> WHAT YOU NEED TO DO
Reproduce the following data verbatim, line for line, changing nothing.

┌─ GIVEN DATA

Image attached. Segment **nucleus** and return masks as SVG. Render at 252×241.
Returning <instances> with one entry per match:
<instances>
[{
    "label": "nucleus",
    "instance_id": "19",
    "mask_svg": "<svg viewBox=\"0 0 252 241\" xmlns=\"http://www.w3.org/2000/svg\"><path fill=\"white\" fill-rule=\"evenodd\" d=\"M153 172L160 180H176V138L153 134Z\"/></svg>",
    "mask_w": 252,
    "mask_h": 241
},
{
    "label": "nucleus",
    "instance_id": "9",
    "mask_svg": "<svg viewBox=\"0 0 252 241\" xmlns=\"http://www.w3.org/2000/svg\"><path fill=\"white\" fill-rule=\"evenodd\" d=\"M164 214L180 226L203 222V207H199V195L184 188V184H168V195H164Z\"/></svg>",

└─

> THE COMPLETED TASK
Image attached. Segment **nucleus** and return masks as SVG. Render at 252×241.
Returning <instances> with one entry per match:
<instances>
[{
    "label": "nucleus",
    "instance_id": "19",
    "mask_svg": "<svg viewBox=\"0 0 252 241\" xmlns=\"http://www.w3.org/2000/svg\"><path fill=\"white\" fill-rule=\"evenodd\" d=\"M153 172L160 180H176V138L153 134Z\"/></svg>",
    "mask_w": 252,
    "mask_h": 241
},
{
    "label": "nucleus",
    "instance_id": "9",
    "mask_svg": "<svg viewBox=\"0 0 252 241\" xmlns=\"http://www.w3.org/2000/svg\"><path fill=\"white\" fill-rule=\"evenodd\" d=\"M164 214L180 226L203 222V207H199V195L184 188V184H168V195H164Z\"/></svg>",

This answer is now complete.